Hakone is under 60 miles from where I was staying in Tokyo, so I tried to take the subway there. This was maddening and everything went wrong and it took all day, but the last leg of the trip was via the tiny red mountain train, and that made everything better. Everything was fresh air and fall colors and waterfalls. The train used little switchbacks, when we would roll up onto a dead end, and back out. It was tiny and charming and slow and cold.
I'd learned to pay for the cheapest ticket and settle the difference at the add fare machine instead of trying to figure it out in advance, since I kept getting off early or switching over to another train provider early or late. At the Hakone staton, Chukoku no mori, this slightly backfired as there was no add fare machine and it was open access. It was alarming, feeling too stupid for the honor system. The hakone outdoor museum was stellar. Usually I like to find unusual angles for photos but this setting was so balanced and lovely that anywhere you pointed the camera would be lovely.

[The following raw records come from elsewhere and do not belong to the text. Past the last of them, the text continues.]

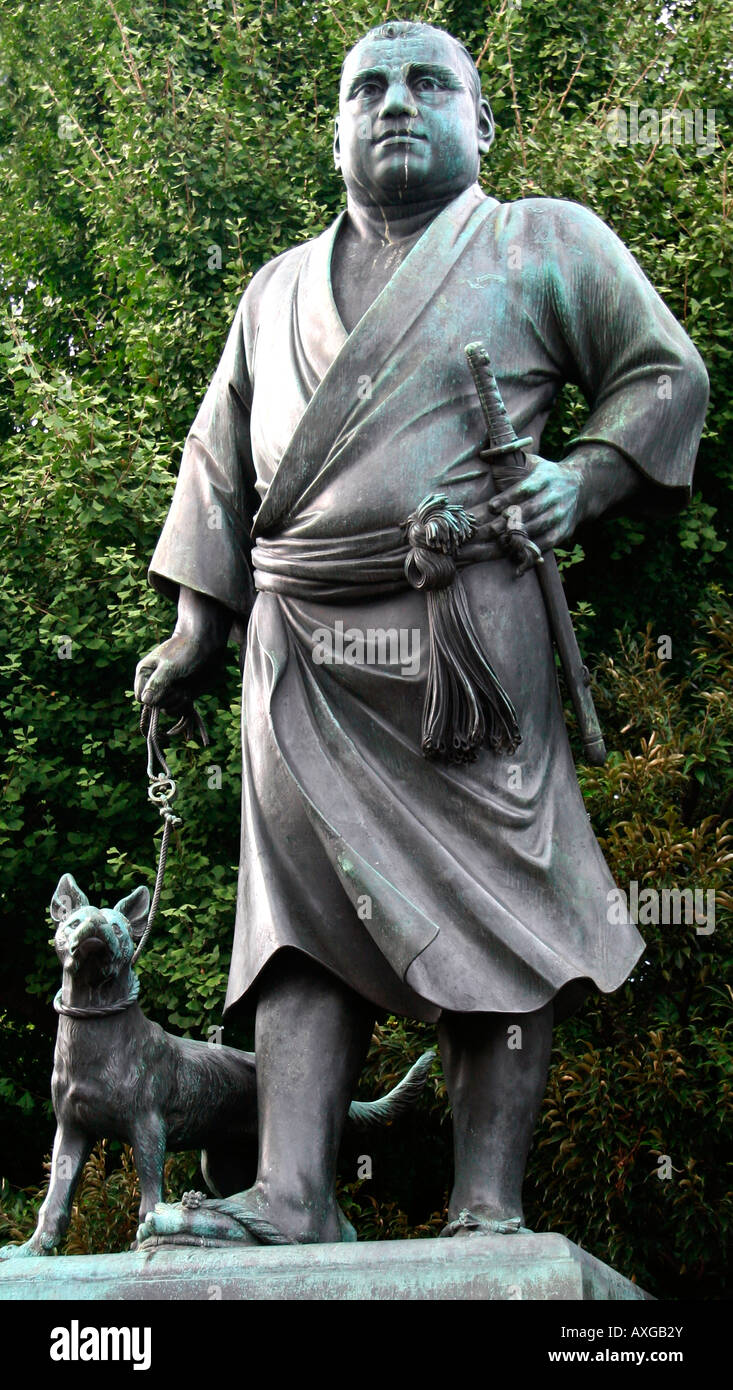 Saigo Takamori, statue of the Last Samurai in Ueno Park, Tokyo, Japan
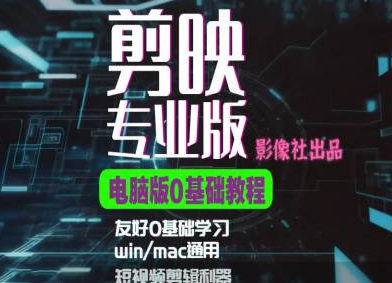 剪映电脑版进阶拔高案例实操，0基础学习，短视频剪辑利器-林文副业站
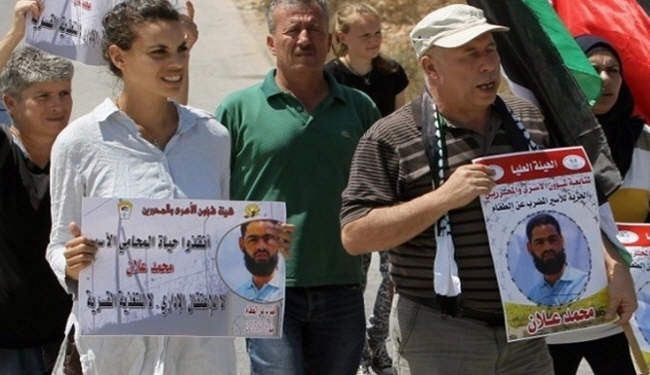 تظاهرة داخل الخط الأخضر دعما للأسير الفلسطيني محمد علان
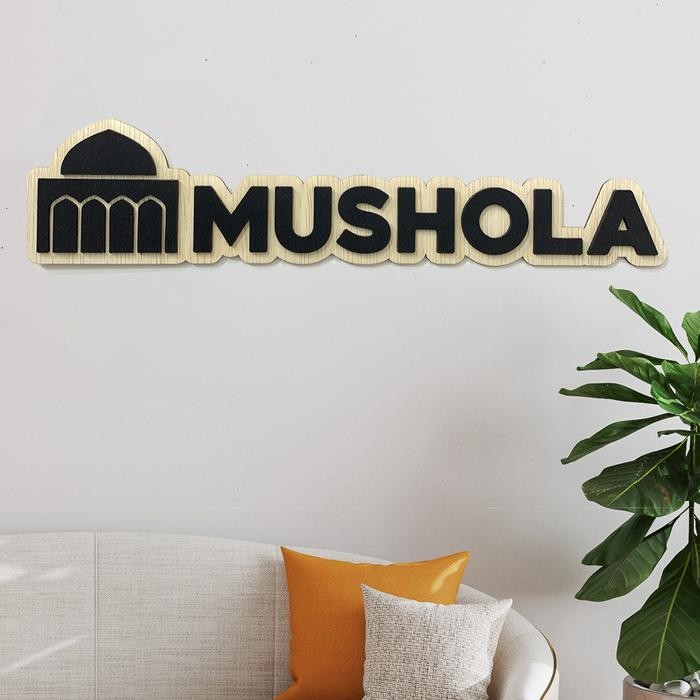 Hiasan dinding kayu mushola kaligrafi islami mushola CTKSS04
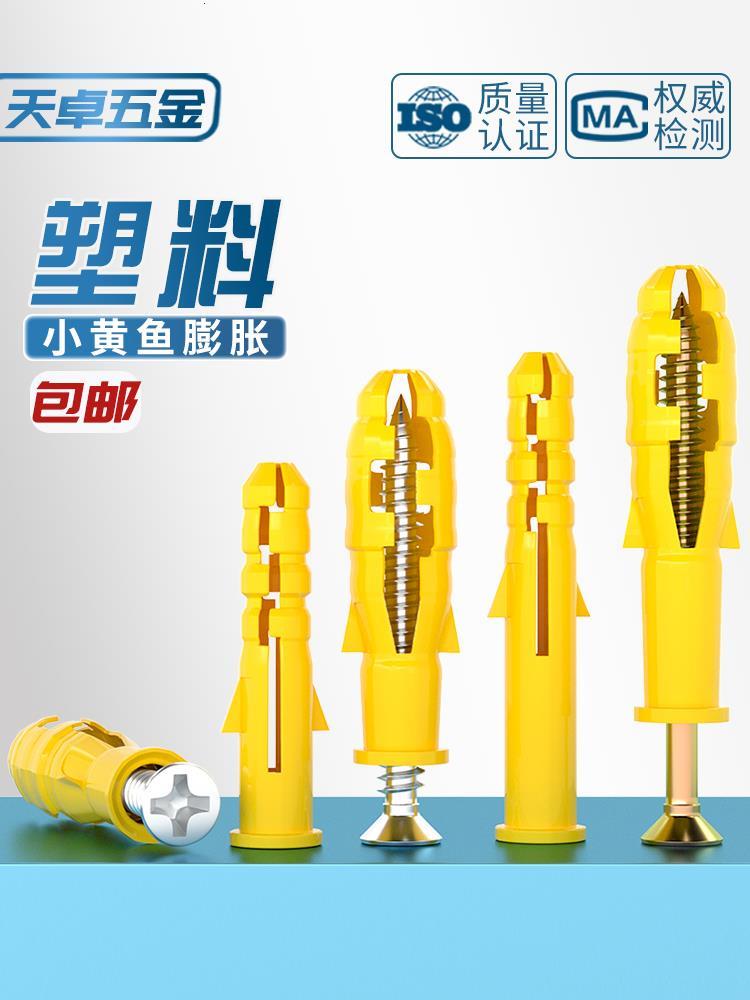 正品小黄鱼膨胀螺丝内爆自攻丝胶塞涨栓加长塑料螺钉螺栓M6M8M10M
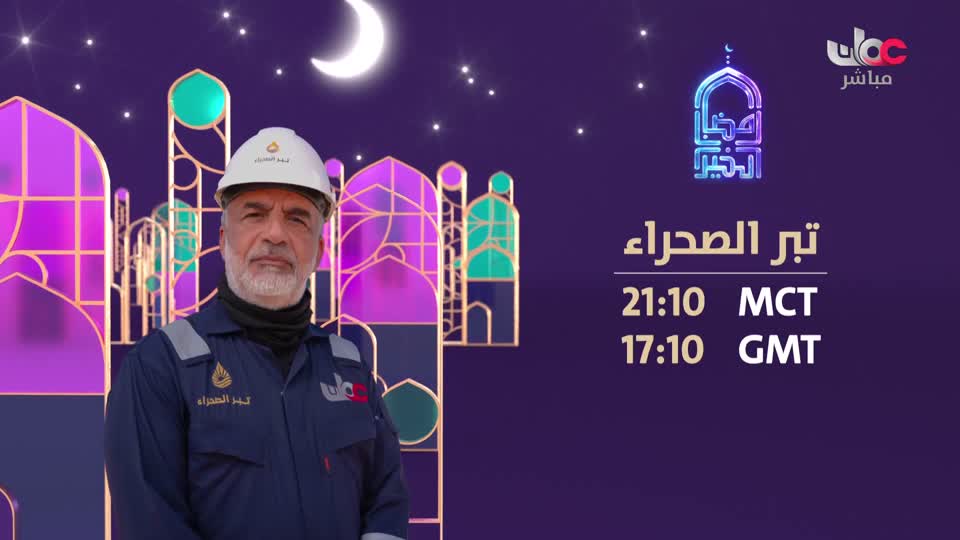 المسلسل العربي/درش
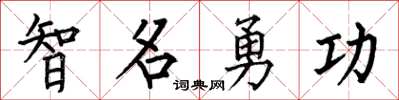 何伯昌智名勇功楷書怎么寫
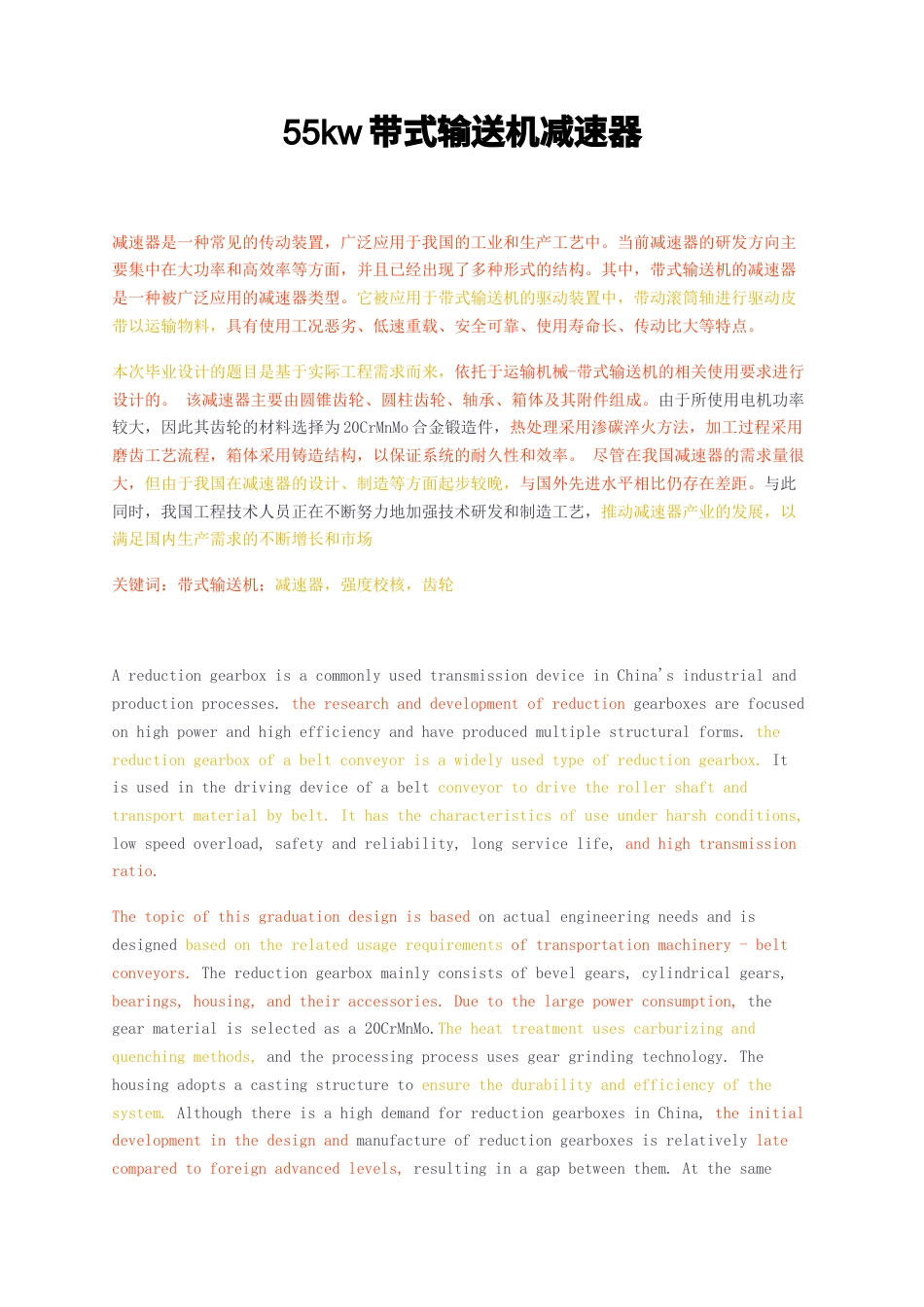 23年无图CP查重35标红-55kw带式输送机减速器-约27450字符.docx_第1页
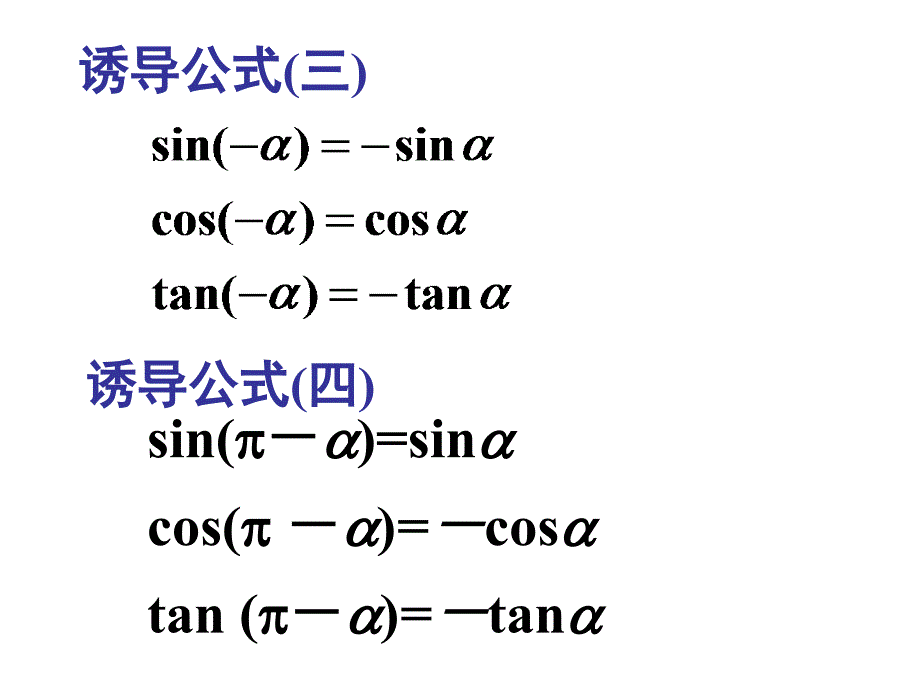 三角诱导公式二_第4页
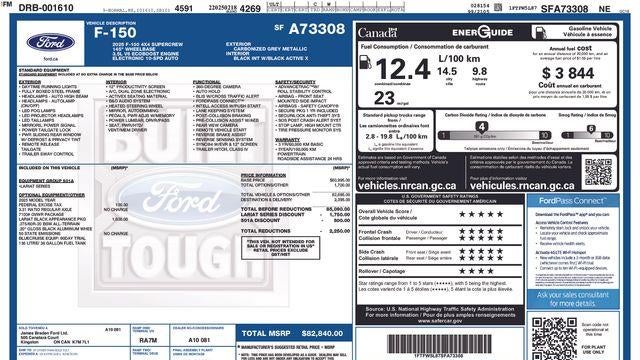 2025 Ford F-150 Lariat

For example, this irrigation.
This was the jewel of everything, 6 or so stories of a double spiral staircase (one staircase for up, one for down) inside a stained glass window. I took hundreds of photos in here; it was an incredible space.
Here I am at the top.
The Hakone Open Air Museum had a long foot bath next to the cafe. It wasn't very hot, but I was charmed by the regularly spaced shoehorns. Honestly I should get one so I can step into my shoes instead of jamming my feet in and then unfolding the squashed down back.
This was for washcloths to go with the foot bath. As far as I know, I used the honor system just fine in this instance.
This was my favorite part of my trip. It was so restorative. There are all sorts of things I would still like to see, like the lake and the glass forest.